++++ Supplied passage
This wasn’t some aspirational post on the company blog, either; it was a call with investors, to whom Robo is legally beholden. And it comes on the heels of other mind-boggling news from the utility sector, like a solicitation for energy bids in Colorado that turned up renewables+storage projects that will come within striking distance of existing coal plants by the early 2020s.

Let’s take a look at the startling numbers Robo mentioned and then dig a little deeper into his comments.

New wind and solar will be cheaper than existing coal and nuclear by the early 2020s

First, the headline numbers. Here are the costs Robo anticipates “early in the next decade”:

  • Unsubsidized new wind: 2.0-2.5 cents per kilowatt-hour
  • Unsubsidized new solar: 3.0-4.0 cents per kilowatt-hour
  • Variable operating costs of existing coal or nuclear plants: 3.5-5.0 cents per kilowatt-hour

If those predictions hold up, it is game over for coal (and nuclear, unless it gets support based on its low carbon emissions, as in New York). No one will ever build another coal plant in America, and the ones still running would likely shut down sooner than scheduled.
++++++++
++++ Data excerpt
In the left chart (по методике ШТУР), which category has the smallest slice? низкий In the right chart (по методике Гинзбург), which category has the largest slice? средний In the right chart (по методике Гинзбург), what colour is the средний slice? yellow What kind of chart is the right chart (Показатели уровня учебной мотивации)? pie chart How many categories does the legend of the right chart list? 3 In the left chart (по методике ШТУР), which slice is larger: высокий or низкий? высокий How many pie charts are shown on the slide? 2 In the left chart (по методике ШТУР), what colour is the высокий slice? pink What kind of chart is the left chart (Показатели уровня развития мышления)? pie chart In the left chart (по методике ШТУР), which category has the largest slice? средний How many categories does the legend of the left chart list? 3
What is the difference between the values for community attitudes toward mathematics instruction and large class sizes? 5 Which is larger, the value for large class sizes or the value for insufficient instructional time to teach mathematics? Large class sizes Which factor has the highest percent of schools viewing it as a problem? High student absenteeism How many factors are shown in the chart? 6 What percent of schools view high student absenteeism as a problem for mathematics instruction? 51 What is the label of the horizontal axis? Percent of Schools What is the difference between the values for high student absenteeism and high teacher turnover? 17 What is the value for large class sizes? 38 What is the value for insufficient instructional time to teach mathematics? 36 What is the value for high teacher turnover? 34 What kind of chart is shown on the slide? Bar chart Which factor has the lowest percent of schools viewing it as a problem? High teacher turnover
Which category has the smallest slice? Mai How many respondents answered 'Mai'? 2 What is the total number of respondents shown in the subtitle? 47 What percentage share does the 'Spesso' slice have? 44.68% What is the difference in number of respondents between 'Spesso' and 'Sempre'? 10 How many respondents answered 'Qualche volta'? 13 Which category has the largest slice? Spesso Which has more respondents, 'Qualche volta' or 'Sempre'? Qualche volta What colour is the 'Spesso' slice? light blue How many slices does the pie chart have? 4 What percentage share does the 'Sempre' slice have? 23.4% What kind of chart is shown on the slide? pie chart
++++++++
■ Work order A ■
In the passage about energy costs, what cost range does Robo expect for unsubsidized new wind early in the next decade?
■ Work order B ■
Write out the portion of the passage about energy costs starting at "New wind and" and ending at "sooner than scheduled.".
Answer using only the passage about energy costs.

■ Expected answer A ■
2.0-2.5 cents per kilowatt-hour.

■ Expected answer B ■
New wind and solar will be cheaper than existing coal and nuclear by the early 2020s

First, the headline numbers. Here are the costs Robo anticipates “early in the next decade”:

  • Unsubsidized new wind: 2.0-2.5 cents per kilowatt-hour
  • Unsubsidized new solar: 3.0-4.0 cents per kilowatt-hour
  • Variable operating costs of existing coal or nuclear plants: 3.5-5.0 cents per kilowatt-hour

If those predictions hold up, it is game over for coal (and nuclear, unless it gets support based on its low carbon emissions, as in New York). No one will ever build another coal plant in America, and the ones still running would likely shut down sooner than scheduled.